Bir takım üreticiler o kadar kolay % veriyorlar ki sanırsın bunlar bal üreticisi değil hepsi "TUİK” görevlisi (!). Türkiye de bir üniversiteli genç istavrit balığına “lüfer yavrusu” diyebiliyorsa sıradan insanların bal hakkında söylenen olumsuz, yalan yanlış her şeye inanması gayet normaldir. Gruplar bu bilinçsiz cahil üretici veya tüketicilerin paylaşımlarını anında silmeli ve bu şahısları yorum yapmaktan men etmelidir!

Sadece birinden örnek vermek gerekirse mesela; bal üreticilerinin % 98 nin ballarının şeker balı olduğunu iddia etmesi veya Türkiye’de üretilen balın ancak %2 sinin gerçek saf bal olduğunu yazması gibi! Adamın saymaca 50-60 kovanı ile Türkiye’nin gerçek, saf bal ihtiyacını sadece kendisinin karşıladığını ima etmesi gibi! Efendim aslında arkadaşların bal satmaya ihtiyacı yokmuş! Ürettiklerini kendi ailesi için üretiyor fazlasını da “yok” satıyormuş! Yok, sattığı için erken sipariş vermeniz gerekiyormuş! Malum yok sattığı için de reklama ihtiyacı yokmuş!

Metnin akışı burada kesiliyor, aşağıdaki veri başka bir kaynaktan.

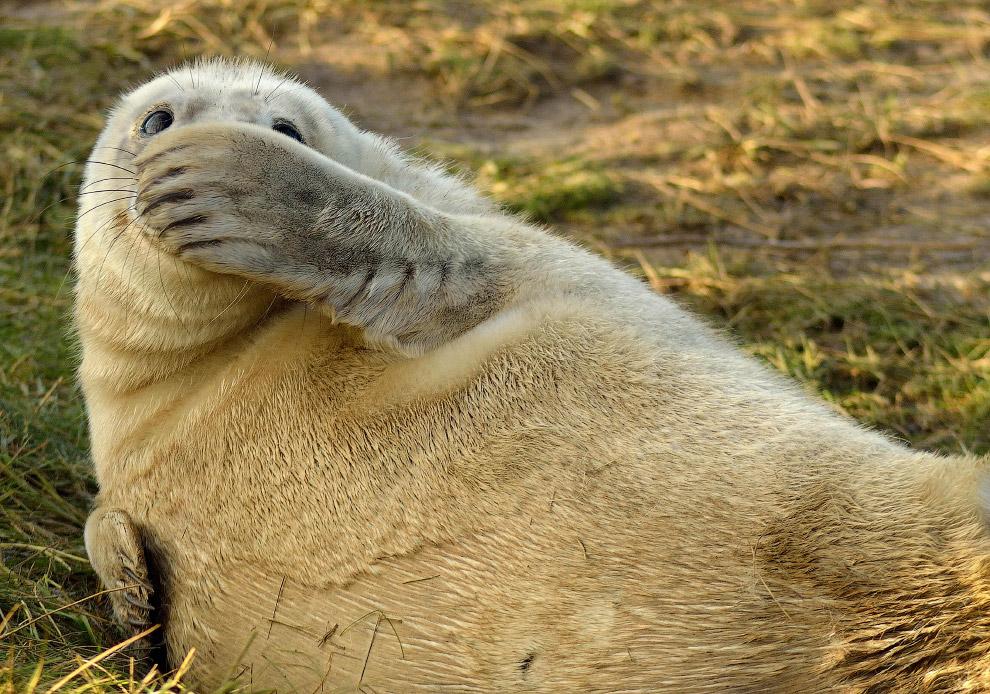 7. «Неужели это был я?» (Фото Yuzuru Masuda | Comedy Wildlife Photography Awards):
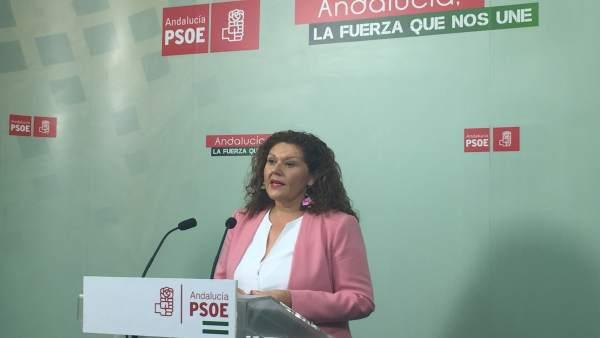 La secretaria de Organización del PSOE de Cádiz, Araceli Maese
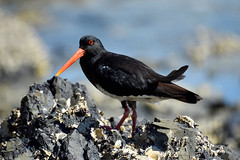 Pied Oyster Catcher (explored) (bevanwalker) Tags: orange black catcher oyster water sea shells waves young parent 80400mmlens d750 nikon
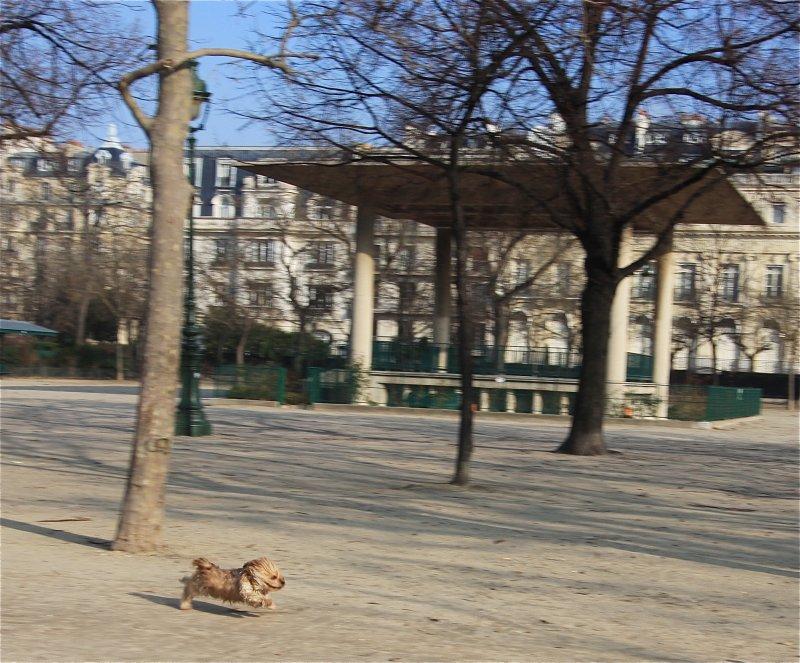 Run doggie, run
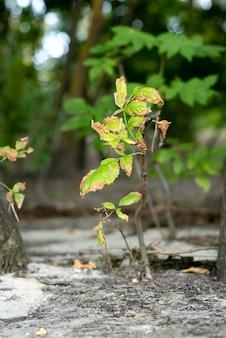 Uma pequena árvore cresce do solo em uma grande floresta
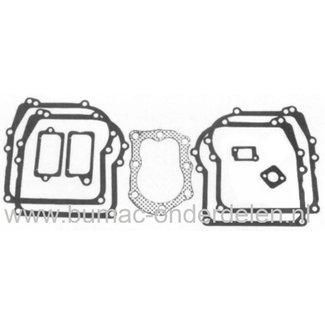 Pakkingset Briggs and Stratton voor Sprint Motoren 3 - 3,5 Pk, Verticale Motoren op Grasmaaiers, Cirkelmaaiers, Benzinemaaiers, Loopmaaiers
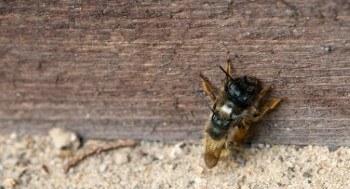 Welches Holz für Insektenhotel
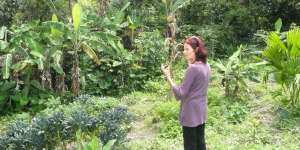 Anasha in our garden in Vilcabamba, Ecuador... organic greens all around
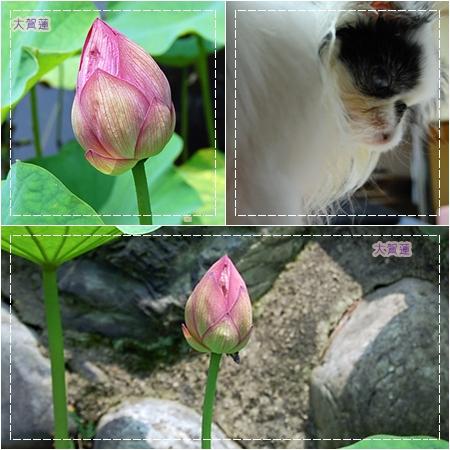 cats0707h.jpg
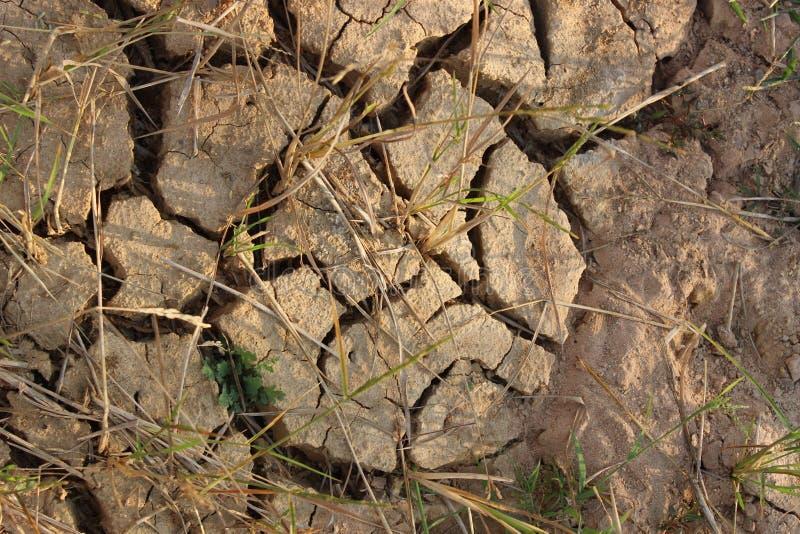 A terra do arroz estéril não podia executar devido à plantação imagens de stock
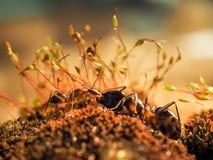 红色和黑蚂蚁在叶子,蚂蚁战斗 免版税库存照片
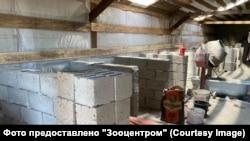 """Фото строительных работ, предоставлено """"Зооцентром"""""""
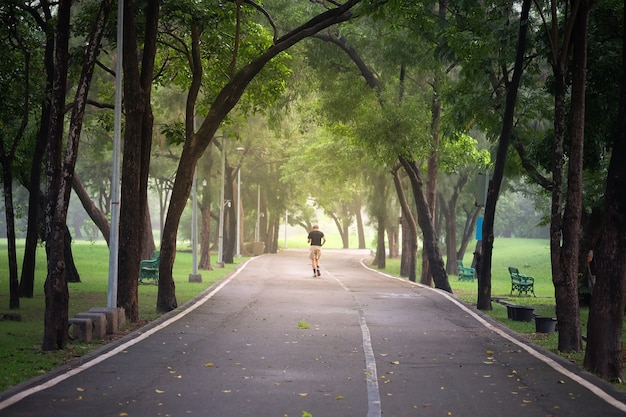 バンコクの日陰の緑の木々の公園の道。人々がリラックスして運動する場所。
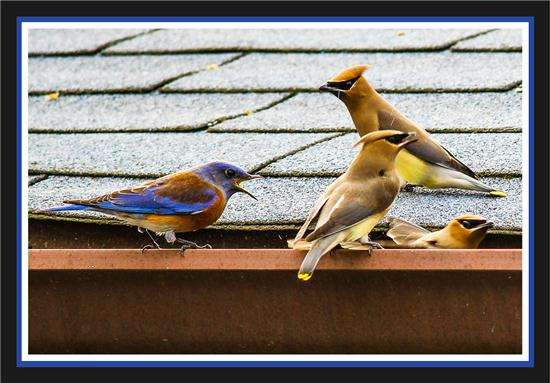 Bluebird and three cedar waxwings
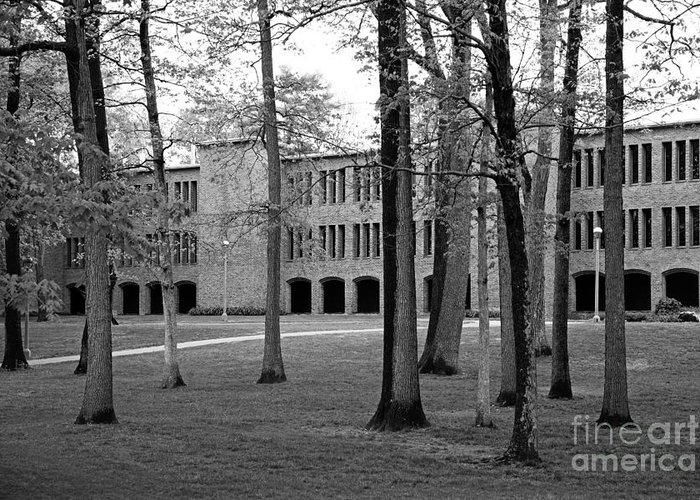 New York Greeting Card featuring the photograph Skidmore College Dana Science Center by University Icons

Yok, seninki ilaçlı, şekerli, akide şekerli, kesme şekerli, elma şekerli, baklavalı börekli vs vs! Yani bu tür iddiaların, iftiraların (istisnalar hariç) sonu yok gibi! En can alıcı nokta ise şahısların münferit hadiseleri örnek vererek, Türkiye geneli adına konuşması ve Türkiye adına % vermesidir. Aslında bu hareket onların hadsizlikte sınır tanımadıklarının bir göstergesidir!

Kendi balını öne çıkarmaya çalışarak başkalarının üretimine çamur atmaya çalışanlar küçük insanlardır! Küçük işlerin peşinde koşan insan müsveddeleridir! Bir balın içeriğinin ne olduğunu öğrenmek çok mu zor? (Yaz google amcaya sana bal hakkında ne var ne yok, her şeyi tek tek anlatsın!) ya aldığın balı analiz ettirirsin ya da analiz ettirilmiş bal alırsın!  Üretim sahasına gider üretimi yerinde görür ve içine sindirerek bal alırsın! Arı kolonilerinin yaşam döngüsünü öğrenirsin. Hangi zamanlarda arılara ne amaçla şurup, kek verilir öğrenirsin. Şeker şurubunu sağımdan sonra arıya yavru attırıp güçlü bir koloni ile kışlatmaya hazırlamak için verildiğini öğrenirsin. Aynı şekilde kıştan çıkmış zayıf arıya da bal sezonuna kadar kovan içi arı popülasyonunu sayısal olarak çoğaltmak için şeker şurubu ve kek verildiğini öğrenmiş olursun.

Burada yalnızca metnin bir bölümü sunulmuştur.